_What to produce_
Some entries follow. Reproduce exactly the lines starting at the one with "this 852×476 image." and stopping after the one with "this 1024×574 image.".

_Given entries_
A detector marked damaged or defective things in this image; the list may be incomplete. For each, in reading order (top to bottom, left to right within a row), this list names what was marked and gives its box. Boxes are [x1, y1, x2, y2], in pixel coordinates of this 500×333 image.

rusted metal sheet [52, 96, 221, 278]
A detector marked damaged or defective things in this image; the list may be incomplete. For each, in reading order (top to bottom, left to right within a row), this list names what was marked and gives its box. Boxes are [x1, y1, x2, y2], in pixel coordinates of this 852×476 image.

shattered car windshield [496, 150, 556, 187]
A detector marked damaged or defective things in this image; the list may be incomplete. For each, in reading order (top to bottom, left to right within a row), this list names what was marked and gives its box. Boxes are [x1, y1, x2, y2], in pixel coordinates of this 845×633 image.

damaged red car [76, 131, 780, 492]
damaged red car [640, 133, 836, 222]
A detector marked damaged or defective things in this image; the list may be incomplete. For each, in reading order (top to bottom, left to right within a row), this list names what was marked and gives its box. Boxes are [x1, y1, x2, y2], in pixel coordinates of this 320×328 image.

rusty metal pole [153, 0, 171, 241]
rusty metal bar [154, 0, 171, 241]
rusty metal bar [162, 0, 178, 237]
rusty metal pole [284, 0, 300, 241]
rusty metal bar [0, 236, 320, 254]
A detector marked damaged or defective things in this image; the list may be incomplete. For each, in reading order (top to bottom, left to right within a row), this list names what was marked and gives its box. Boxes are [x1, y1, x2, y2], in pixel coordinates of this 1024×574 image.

--

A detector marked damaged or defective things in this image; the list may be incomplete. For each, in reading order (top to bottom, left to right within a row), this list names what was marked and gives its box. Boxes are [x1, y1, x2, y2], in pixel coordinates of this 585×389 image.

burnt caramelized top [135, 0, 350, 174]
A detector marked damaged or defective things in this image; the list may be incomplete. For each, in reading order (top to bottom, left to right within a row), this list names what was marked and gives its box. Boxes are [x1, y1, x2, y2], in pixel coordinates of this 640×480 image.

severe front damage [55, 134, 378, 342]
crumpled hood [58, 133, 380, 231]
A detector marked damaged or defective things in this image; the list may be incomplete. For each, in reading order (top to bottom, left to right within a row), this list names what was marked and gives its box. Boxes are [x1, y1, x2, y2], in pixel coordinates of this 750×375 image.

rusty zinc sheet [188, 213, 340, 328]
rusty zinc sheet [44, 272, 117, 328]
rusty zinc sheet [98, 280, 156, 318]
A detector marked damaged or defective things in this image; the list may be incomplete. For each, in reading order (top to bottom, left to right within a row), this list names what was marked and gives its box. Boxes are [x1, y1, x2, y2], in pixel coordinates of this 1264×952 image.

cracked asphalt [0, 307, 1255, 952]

...

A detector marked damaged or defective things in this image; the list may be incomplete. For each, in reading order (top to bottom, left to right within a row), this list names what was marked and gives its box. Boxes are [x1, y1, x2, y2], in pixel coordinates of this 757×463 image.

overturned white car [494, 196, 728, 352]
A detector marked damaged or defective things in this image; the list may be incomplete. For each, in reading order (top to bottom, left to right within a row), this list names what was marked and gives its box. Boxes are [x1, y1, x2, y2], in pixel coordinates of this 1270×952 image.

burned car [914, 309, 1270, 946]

_Output of the task_
A detector marked damaged or defective things in this image; the list may be incomplete. For each, in reading order (top to bottom, left to right within a row), this list names what was marked and gives its box. Boxes are [x1, y1, x2, y2], in pixel coordinates of this 852×476 image.

shattered car windshield [496, 150, 556, 187]
A detector marked damaged or defective things in this image; the list may be incomplete. For each, in reading order (top to bottom, left to right within a row), this list names what was marked and gives its box. Boxes are [x1, y1, x2, y2], in pixel coordinates of this 845×633 image.

damaged red car [76, 131, 780, 492]
damaged red car [640, 133, 836, 222]
A detector marked damaged or defective things in this image; the list may be incomplete. For each, in reading order (top to bottom, left to right within a row), this list names what was marked and gives its box. Boxes are [x1, y1, x2, y2], in pixel coordinates of this 320×328 image.

rusty metal pole [153, 0, 171, 241]
rusty metal bar [154, 0, 171, 241]
rusty metal bar [162, 0, 178, 237]
rusty metal pole [284, 0, 300, 241]
rusty metal bar [0, 236, 320, 254]
A detector marked damaged or defective things in this image; the list may be incomplete. For each, in reading order (top to bottom, left to right within a row), this list names what was marked and gives its box. Boxes are [x1, y1, x2, y2], in pixel coordinates of this 1024×574 image.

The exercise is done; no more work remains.